The sisters agreed they had no idea, back in the day, that they would dedicate their lives to orphans in Haiti, live through an earthquake and become international heroes by refusing to flee that devastated country without the children they were helping to care for.
It is because of the McMutries' efforts to save the children at the damaged BRESMA orphanage after the Jan. 12 earthquake that Avonworth officials announced during the assembly last Thursday that the district and community have established the Jamie and Ali McMutrie Spirit of Giving Award.
Starting in June, an annual monetary award will be given to an Avonworth senior who displays exemplary humanitarianism and selflessness, high school principal Ken Lockette told the crowd of about 650 students.
Superintendent Valerie McDonald told the students the difference the McMutrie sisters have made in the lives of needy children demonstrates the importance of taking what you learn and hear growing up and applying it to the world.

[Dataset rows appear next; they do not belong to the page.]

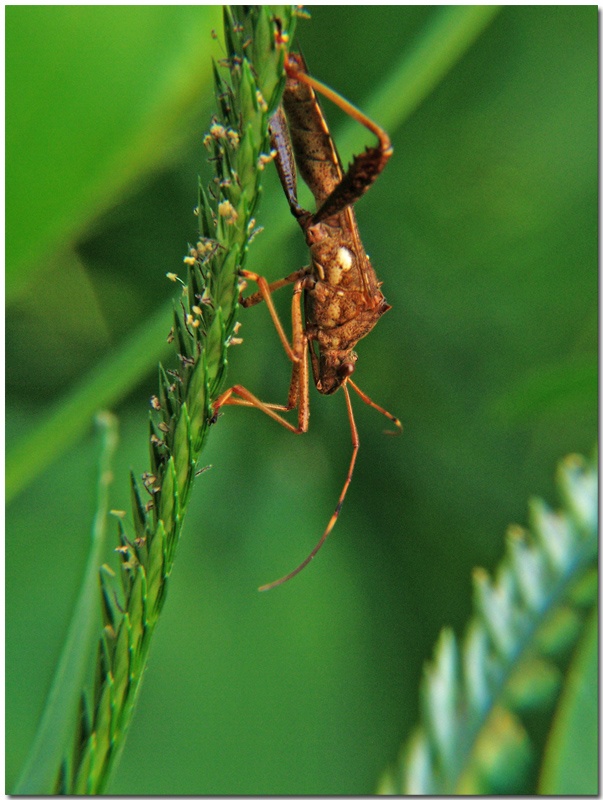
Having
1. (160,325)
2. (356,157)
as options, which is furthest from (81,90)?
(356,157)

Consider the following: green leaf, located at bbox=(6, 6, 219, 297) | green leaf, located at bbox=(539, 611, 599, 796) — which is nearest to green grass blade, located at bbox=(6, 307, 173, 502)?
green leaf, located at bbox=(6, 6, 219, 297)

"What they've done is well beyond anything we can teach in any classroom or on any sports field," she said.
Student council President Lauren Harpst, 18, said she hoped students take notice of what the McMutrie sisters have done.
"It's an honor that somebody from such a small school district as Avonworth has gone out and done something so great," she said. "I think it should give students a sense that there is a whole world out there."
Jamie graduated from Avonworth High School in 1998, and Ali did so in 2006. They had been living in Haiti caring for orphans when a Jan. 12 earthquake destroyed Haiti's capital, Port-au-Prince.
The orphanage where they worked was damaged, and the sisters and children were forced to live in an outside courtyard.
Desperate text messages got through to family and friends in the United States, and within a day of the earthquake, state officials and Gov. Ed Rendell were working to get the sisters and their young charges out of Haiti.
In the end, the sisters brought 54 BRESMA orphans to Pittsburgh. A majority of the children were in the process of being adopted. About a dozen others remain at Holy Family Institute in Emsworth.
During the assembly, Jack Connors, a former Avonworth school board member who spearheaded the effort to create the award in the sisters' names, told Jamie and Ali they are an inspiration.
"The two of you have had an impact far beyond Avonworth, and we rejoice that you are our neighbors and graduates of our school," he said. "Thank you for awakening our hearts and, even more, for stirring our souls."
Mr. Connors said he hoped to launch the scholarship with a $10,000 fund, now being garnered, but the amount of the annual award has not been determined. Plans are to begin awarding the scholarship in June.
Both sisters said they will return to Haiti. They have established a nonprofit agency, Haitian Orphan Rescue, and their goal is to build a new facility in Haiti for orphans.
There is another thing they want to do that they weren't able to while volunteering at BRESMA, which was run by someone else.
"We also want to help families stay together," Jamie McMutrie said.